Is it ethical to sell a product that contains only water and works no better than a placebo without identifying it as a placebo?

https://www.nhmrc.gov.au/_files_nhmr...homeopathy.pdf

https://sciencebasedmedicine.org/reference/homeopathy/
No, it's not ethical.

Homeopathy is a scam. Plenty of evidence exists to support that claim. None exists to suggest that homeopathy is worth it. It is 100% unethical to sell someone something that does not do what they say it does.
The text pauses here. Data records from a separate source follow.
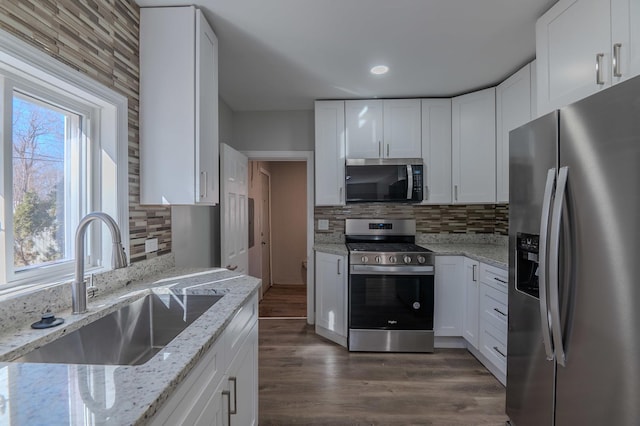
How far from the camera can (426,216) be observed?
332cm

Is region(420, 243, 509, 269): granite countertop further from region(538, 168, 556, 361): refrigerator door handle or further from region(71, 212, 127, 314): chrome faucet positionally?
region(71, 212, 127, 314): chrome faucet

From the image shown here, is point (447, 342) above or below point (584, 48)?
below

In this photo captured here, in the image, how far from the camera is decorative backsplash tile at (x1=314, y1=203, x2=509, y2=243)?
3.27 m

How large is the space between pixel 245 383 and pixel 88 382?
865 millimetres

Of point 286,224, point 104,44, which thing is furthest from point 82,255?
point 286,224

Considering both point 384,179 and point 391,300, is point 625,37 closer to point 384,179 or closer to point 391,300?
point 384,179

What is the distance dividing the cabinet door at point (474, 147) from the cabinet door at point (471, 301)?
70 cm

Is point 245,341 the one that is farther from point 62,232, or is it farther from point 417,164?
point 417,164

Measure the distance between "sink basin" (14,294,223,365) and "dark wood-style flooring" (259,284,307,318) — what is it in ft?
7.47

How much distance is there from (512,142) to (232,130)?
2.80 metres

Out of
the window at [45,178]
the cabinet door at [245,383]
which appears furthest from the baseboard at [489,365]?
the window at [45,178]

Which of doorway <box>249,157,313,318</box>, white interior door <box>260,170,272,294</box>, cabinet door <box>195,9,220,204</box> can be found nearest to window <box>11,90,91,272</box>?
cabinet door <box>195,9,220,204</box>

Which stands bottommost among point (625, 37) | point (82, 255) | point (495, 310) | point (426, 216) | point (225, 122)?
→ point (495, 310)

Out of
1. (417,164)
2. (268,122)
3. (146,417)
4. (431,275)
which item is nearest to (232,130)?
(268,122)
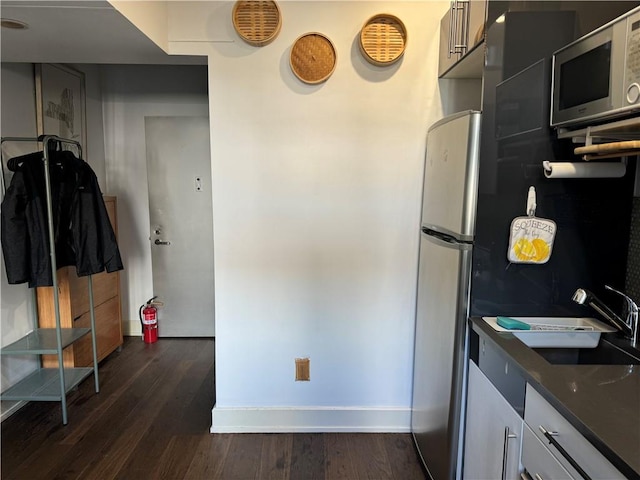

Imagine you went to a dentist, and instead of working on your teeth, he gave you an eye exam? And that's not even a great example, because at least an eye exam is useful (when done by an optometrist, of course). A better would be the dentists just screams for 2 hours. It's a waste of time, does nothing, and doesn't make an sense to anyone who takes less 30 minutes out of their life to sit and think about it.
 
Old 07-07-2017, 12:41 PM
 
Location: Southern California
29,267 posts, read 16,738,469 times
Reputation: 18909
I really don't care how Hylands Calms works, but it's part of my sleep solution. And when I wake up at 2-3AM and can't get back to sleep, and I try, I pop another Calms and back to dreamland. No harm.
 
Old 07-07-2017, 01:01 PM
 
Location: Georgia, USA
37,110 posts, read 41,250,908 times
Reputation: 45135
Quote:
Originally Posted by newtovenice View Post
According to the NCCIH:

"Although people sometimes assume that all homeopathic remedies are highly diluted and therefore unlikely to cause harm, some products labeled as homeopathic can contain substantial amounts of active ingredients and therefore could cause side effects and drug interactions."
What that means is that some products are mislabeled. They are not homeopathic, whether by design or error, even if they claim to be. That's exactly what happened with the teething pills.
 
Old 07-07-2017, 01:23 PM
 
Location: WMHT
4,569 posts, read 5,670,073 times
Reputation: 6761
Exclamation Hyland's "Tiny Cold Capsules" contained deadly gelsemium sempervirens, resulting in death

Quote:
Originally Posted by jaminhealth View Post
Quote:
Spiritually, homeopathy is a scam because it's New Age.
It's pretty Old Age as I understand it. Not from the New Age times.
To the extent that naturopathy incorporates homeopathy, it falls into the general class of "new age", in that it claims to offer alternative approaches to traditional Western culture.

Quote:
Originally Posted by jaminhealth View Post
I really don't care how Hylands Calms works, but it's part of my sleep solution. And when I wake up at 2-3AM and can't get back to sleep, and I try, I pop another Calms and back to dreamland. No harm.
As mentioned above some products are mislabeled. Calms appear to be a naturopathic herbal remedy at best. They are not homeopathic, whether by design or error, even if they claim to be.

At least Hyland’s Homeopathic hasn't killed anybody with Calms (yet), unlike their teething pills and cold remedy.
 
Old 07-07-2017, 02:41 PM
 
Location: Southern California
29,267 posts, read 16,738,469 times
Reputation: 18909
Did anyone see ingredients in Calms Forte. Some one mentioned passionflower and chamomile which are herbals.